● WHAT IS ASKED: Please carry on the passage about Milwaukee Tool's inventory, staff and recruiting, starting right after its final sentence.

● PAGE EXCERPT:
□ □ □

The company also makes a point of holding more product inventory than competitors.
“We do that because we are a growth company and our belief is that if we’re not betting big on that growth then we’re not going to be able to deliver to our customers, our distribution partners to supply those users,” Richman said.
“Even with 14- and 16-week delays, we’ve got inventory to be able to get us through the battle,” he added. “Not to say it hasn’t been painful. Our supply chain team is a wreck, our sales force has been battered, our manufacturing locations have had to deal with the peaks and valleys because of it, but together they’ve come through to be able to deliver just unbelievable results.”
Richman said Milwaukee Tool uses skip-level meetings to help leaders take the temperature of employees in the organization. Those conversations help leaders understand when people are burnt out and need to be encouraged to take time off.
“Leaders in our company have to do that,” he said. “We have a lot of people who are really passionate and put their blood, sweat and tears into the business every single day and sometimes they need to be told to turn it off,” Richman said.
On recruiting people to Milwaukee
Acknowledging that recruiting today is “an absolute battle,” Richman said it is important for employees in engineering, operations and supply chain to be part of the process along with the teams leading recruiting efforts.
He pointed out that Milwaukee Tool will have more than 1,000 interns this year and knows it needs to recruit students while they are in school to get the best and the brightest.

□ □ □

● DATA SECTION:
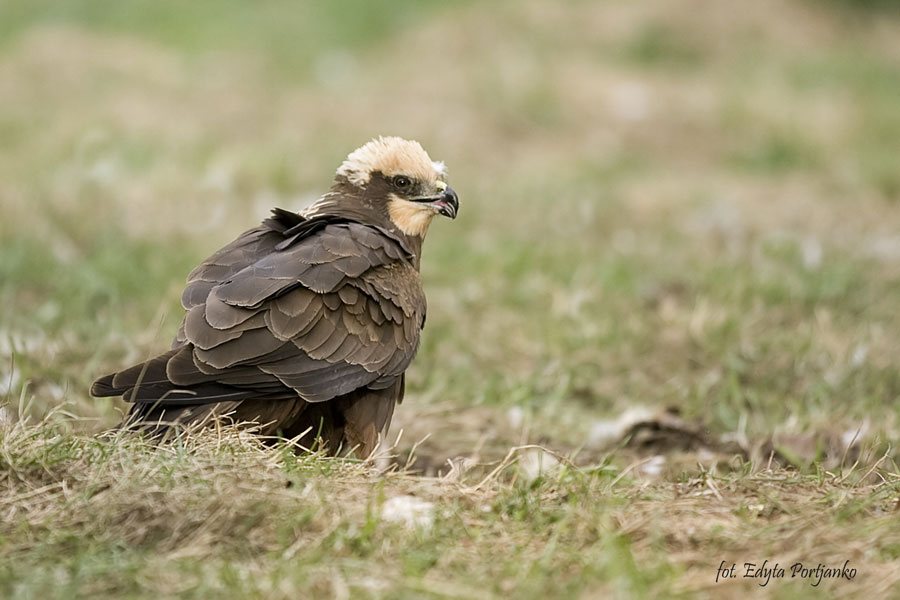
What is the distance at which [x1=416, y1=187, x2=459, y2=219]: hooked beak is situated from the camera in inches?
193

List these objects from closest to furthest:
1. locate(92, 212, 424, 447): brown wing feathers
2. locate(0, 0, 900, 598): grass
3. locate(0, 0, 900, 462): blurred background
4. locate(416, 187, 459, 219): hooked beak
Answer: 1. locate(0, 0, 900, 598): grass
2. locate(92, 212, 424, 447): brown wing feathers
3. locate(416, 187, 459, 219): hooked beak
4. locate(0, 0, 900, 462): blurred background

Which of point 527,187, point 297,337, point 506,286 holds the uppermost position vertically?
point 297,337

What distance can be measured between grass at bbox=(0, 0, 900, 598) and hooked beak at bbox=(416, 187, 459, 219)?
1.03m

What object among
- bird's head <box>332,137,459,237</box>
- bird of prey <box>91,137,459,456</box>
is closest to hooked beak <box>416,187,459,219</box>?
bird's head <box>332,137,459,237</box>

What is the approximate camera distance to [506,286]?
7.50m

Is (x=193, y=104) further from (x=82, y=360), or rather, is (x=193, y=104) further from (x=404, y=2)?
(x=82, y=360)

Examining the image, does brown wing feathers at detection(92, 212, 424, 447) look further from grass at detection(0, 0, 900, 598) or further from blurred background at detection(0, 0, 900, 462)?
blurred background at detection(0, 0, 900, 462)

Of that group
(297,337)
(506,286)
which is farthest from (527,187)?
(297,337)

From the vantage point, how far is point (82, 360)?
18.5ft

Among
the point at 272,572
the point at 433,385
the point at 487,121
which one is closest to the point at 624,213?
the point at 487,121

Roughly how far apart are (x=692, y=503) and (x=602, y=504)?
0.29 m

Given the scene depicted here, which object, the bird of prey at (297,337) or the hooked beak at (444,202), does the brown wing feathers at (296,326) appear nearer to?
the bird of prey at (297,337)

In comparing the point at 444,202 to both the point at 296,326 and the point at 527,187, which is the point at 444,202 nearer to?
the point at 296,326

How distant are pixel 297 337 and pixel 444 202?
1.10 m
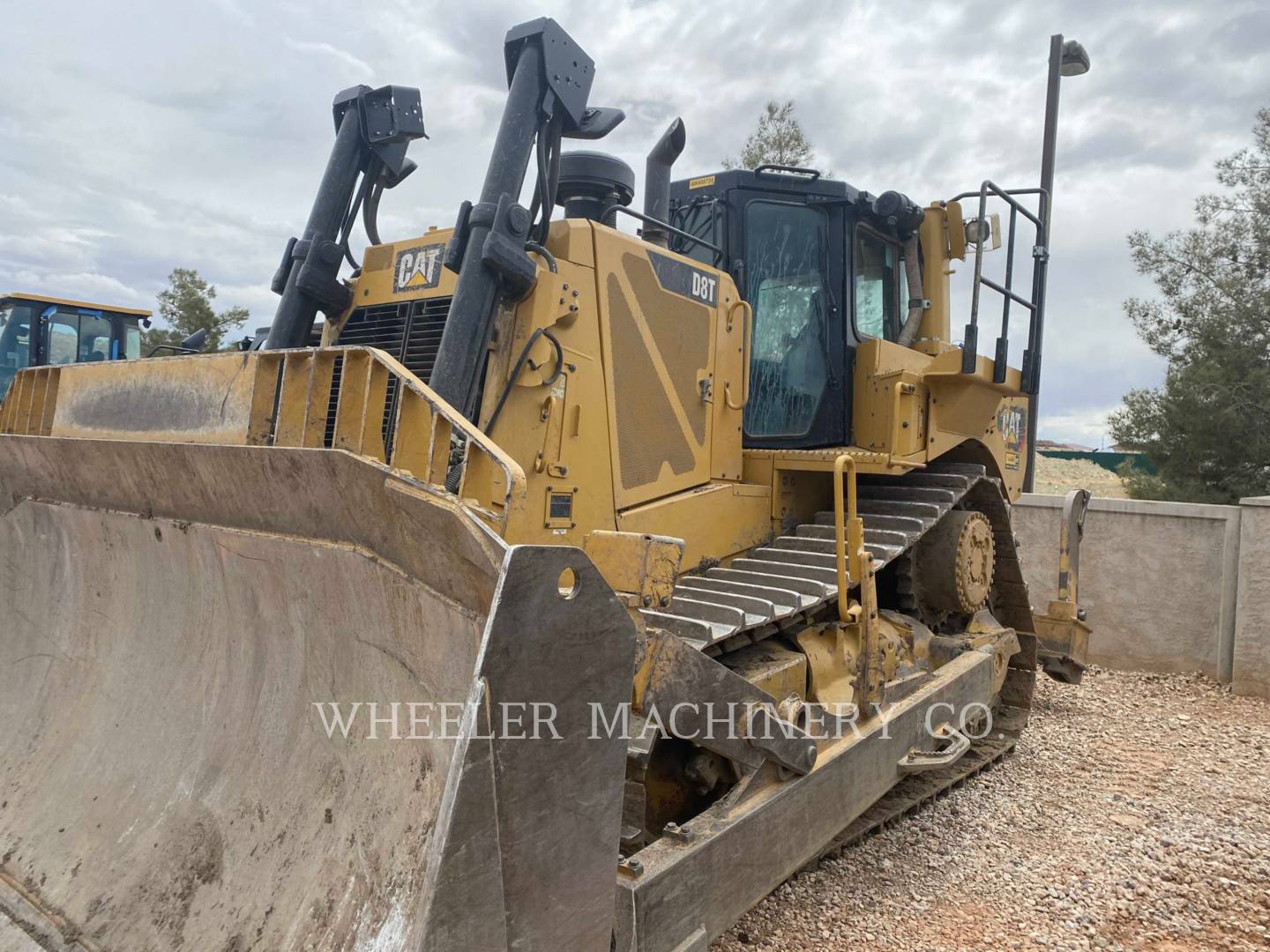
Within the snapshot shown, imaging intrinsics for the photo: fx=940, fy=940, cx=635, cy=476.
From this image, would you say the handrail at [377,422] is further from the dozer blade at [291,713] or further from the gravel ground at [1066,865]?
the gravel ground at [1066,865]

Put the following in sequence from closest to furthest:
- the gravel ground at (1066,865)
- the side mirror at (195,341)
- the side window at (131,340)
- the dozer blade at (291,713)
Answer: the dozer blade at (291,713), the gravel ground at (1066,865), the side mirror at (195,341), the side window at (131,340)

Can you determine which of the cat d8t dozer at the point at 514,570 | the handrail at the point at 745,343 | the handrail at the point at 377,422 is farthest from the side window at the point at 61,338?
the handrail at the point at 377,422

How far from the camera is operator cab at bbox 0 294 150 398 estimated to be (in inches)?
391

□ □ □

● OUTPUT BELOW:
At the regional level, Richman said it has gotten easier over the years to sell young people on coming to Milwaukee.
“What the Bucks have done, the growth of downtown Milwaukee has clearly changed the perspective of bringing people into Milwaukee,” Richman said. “Before the Bucks did that, I’ll say 14 years ago when we brought people on the tour of Milwaukee, it was difficult, it felt almost impossible to get young people to want to come. It’s turned since then.”
He said the company is working with universities in the state to help them raise the level of their graduates to match top universities in areas like computer science, electrical engineering and operations.
Richman also said diversity is one of the challenges in recruiting and retaining people for the company.
“Making Wisconsin a place where everybody feels comfortable and a part of the community is absolutely essential to be able to recruit the best and the brightest,” he said.